During the height of Ipswich’ successful spell in the 1970s and 1980s, it was Paul Cooper who stood as the man between the sticks. Despite not being the tallest, Cooper’s reactions and agility made him one of the best keepers in the country. This was evident as Ipswich claimed both the 1978 FA Cup and the 1982 UEFA Cup with him protecting the goal throughout both triumphs. Ultimately, Cooper spent 13 years in Suffolk from 1974-1987 before leaving for Leicester City. Across all competitions, Cooper made 575 appearances for the club making him an all-time great at Portman Road and one of their most experienced characters in the club’s history.

 

RB: George Burley

A revered figure at Portman Road, George Burley earned his stripes as both a player and a coach. The Scottish right-back was a core part of the squad that was successful in the 1970s and 1980s winning two trophies with the club, Burley’s powerful and no-nonsense approach made him a hard player to get past on the pitch. It was this consistency that earned him the club’s Player of the Year award in 1977 as Town continued to grow into one of the best sides in England. He would eventually leave Ipswich in 1985 to join Sunderland after spending 12 seasons with the club. His time as manager in the early 2000s also drew much plaudits as he led Ipswich to promotion to the Premier League in 2000 and even a UEFA Cup spot at the end of the 2000/01 season. A club legend through and through.

....................

Aim: Return the passage on Ipswich players Paul Cooper and George Burley word for word, in full. The data that comes next is from an unrelated source.

Data section:
....................

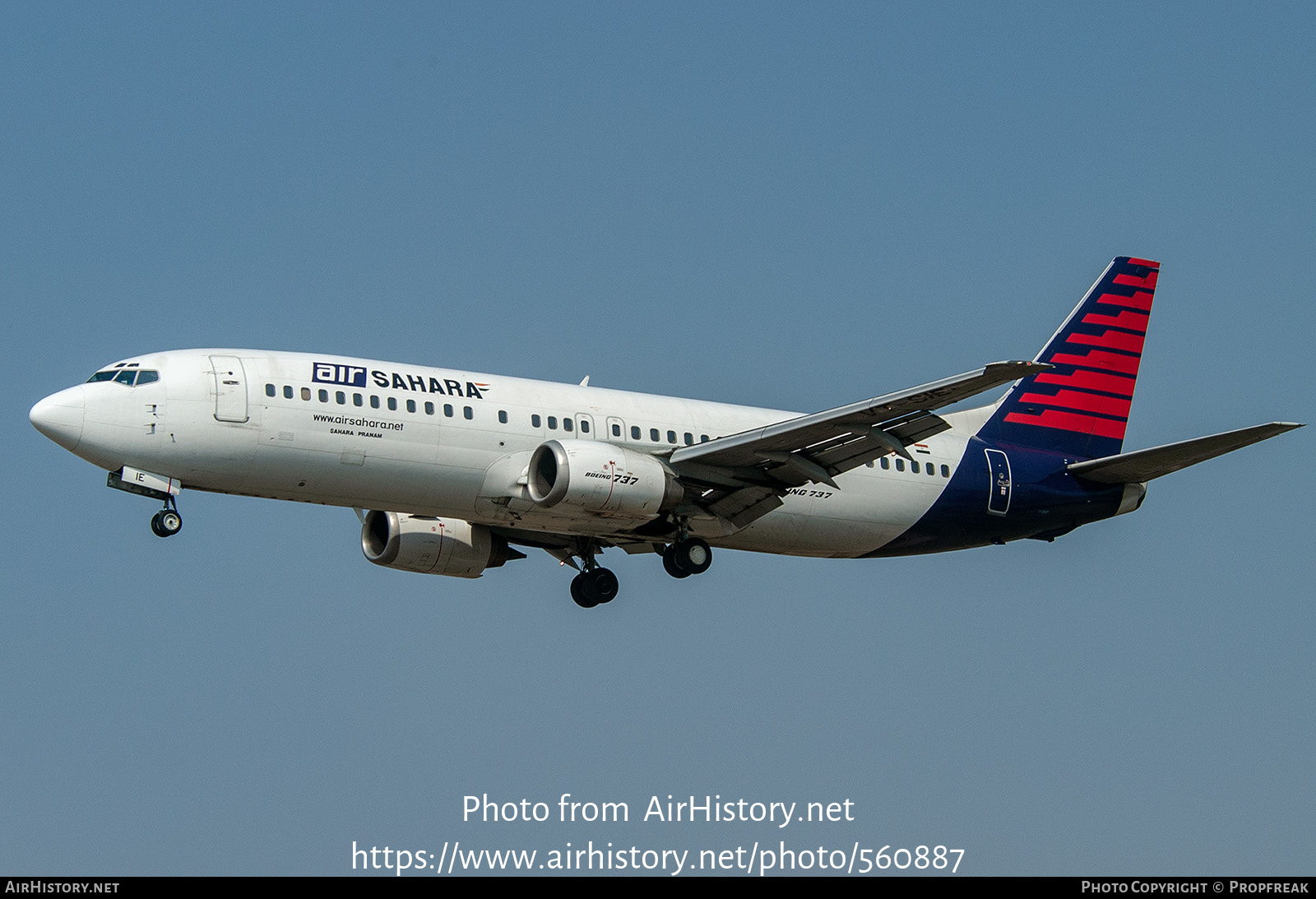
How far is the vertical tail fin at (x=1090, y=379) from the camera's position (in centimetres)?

....................

Expected output:
During the height of Ipswich’ successful spell in the 1970s and 1980s, it was Paul Cooper who stood as the man between the sticks. Despite not being the tallest, Cooper’s reactions and agility made him one of the best keepers in the country. This was evident as Ipswich claimed both the 1978 FA Cup and the 1982 UEFA Cup with him protecting the goal throughout both triumphs. Ultimately, Cooper spent 13 years in Suffolk from 1974-1987 before leaving for Leicester City. Across all competitions, Cooper made 575 appearances for the club making him an all-time great at Portman Road and one of their most experienced characters in the club’s history.

 

RB: George Burley

A revered figure at Portman Road, George Burley earned his stripes as both a player and a coach. The Scottish right-back was a core part of the squad that was successful in the 1970s and 1980s winning two trophies with the club, Burley’s powerful and no-nonsense approach made him a hard player to get past on the pitch. It was this consistency that earned him the club’s Player of the Year award in 1977 as Town continued to grow into one of the best sides in England. He would eventually leave Ipswich in 1985 to join Sunderland after spending 12 seasons with the club. His time as manager in the early 2000s also drew much plaudits as he led Ipswich to promotion to the Premier League in 2000 and even a UEFA Cup spot at the end of the 2000/01 season. A club legend through and through.